Pitkin County property values rise for first time since recession | AspenTimes.com

Pitkin County property values rise for first time since recession

Assessed property values in Pitkin County stand at $2.9 billion and reflect the first increase since the 2010 budget year.

That means that the county’s dozens of taxing districts as well as its own core services and funds will combine to bring in $114.3 million next year, up 9.3 percent over last year, according to County Treasurer Tom Oken.

At a special board meeting Tuesday, Pitkin County commissioners, in their last official action of the year, certified mil levies by special taxing districts as well as property tax revenue for 2016.

“That’s the first increase since the recession,” Treasurer Tom Oken told the board.

Property tax bills for 2015 go out next month. Depending on where their property is located within the county, property owners pay out to multiple taxing districts. The county disburses the money to the districts and other governments, including its own core services such as the road and bridge fund and general fund.

The county assesses property values every two years. This year’s property values are based on a 24-month period ending June 30, 2014, and provide revenue for the county’s 2016 budget.

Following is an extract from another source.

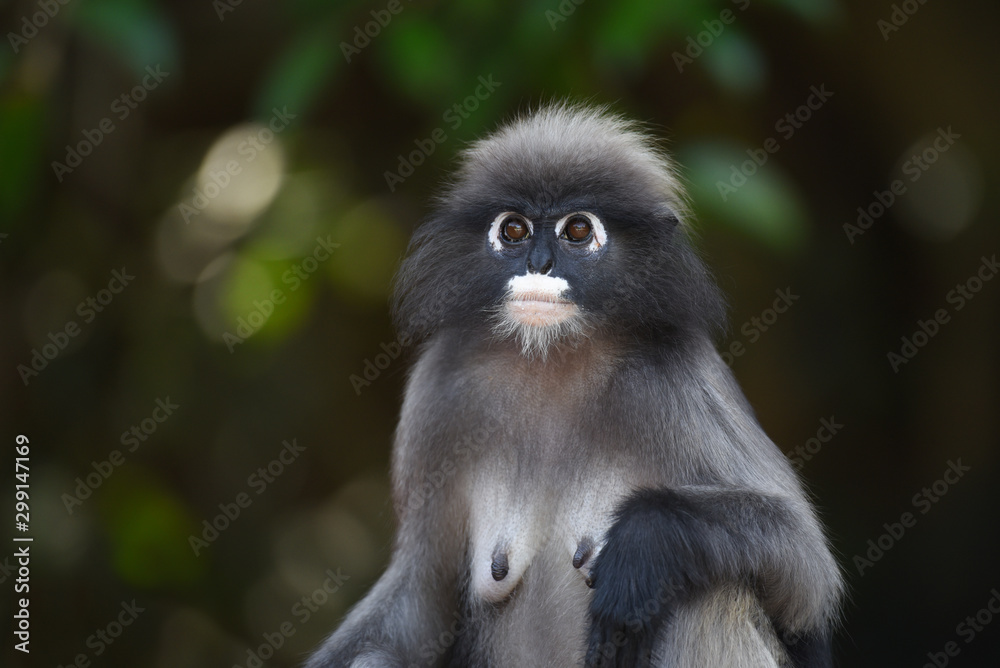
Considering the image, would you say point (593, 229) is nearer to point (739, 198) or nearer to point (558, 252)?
point (558, 252)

The $2.9 billion in assessed valuations for 2016 represent a 13.3 percent increase over 2014, which saw a 6.1 decrease from 2012, also a difficult year that experienced a 24.5 percent decrease over 2010.

In budget year 2010, county property valuations totaled $3.7 million, based on 2008 assessments. That was a 34.5 increase over 2008.

Oken, in a memo to commissioners, noted that even with property values on the rise, they still are 19.7 percent lower than the assessments in June 2008.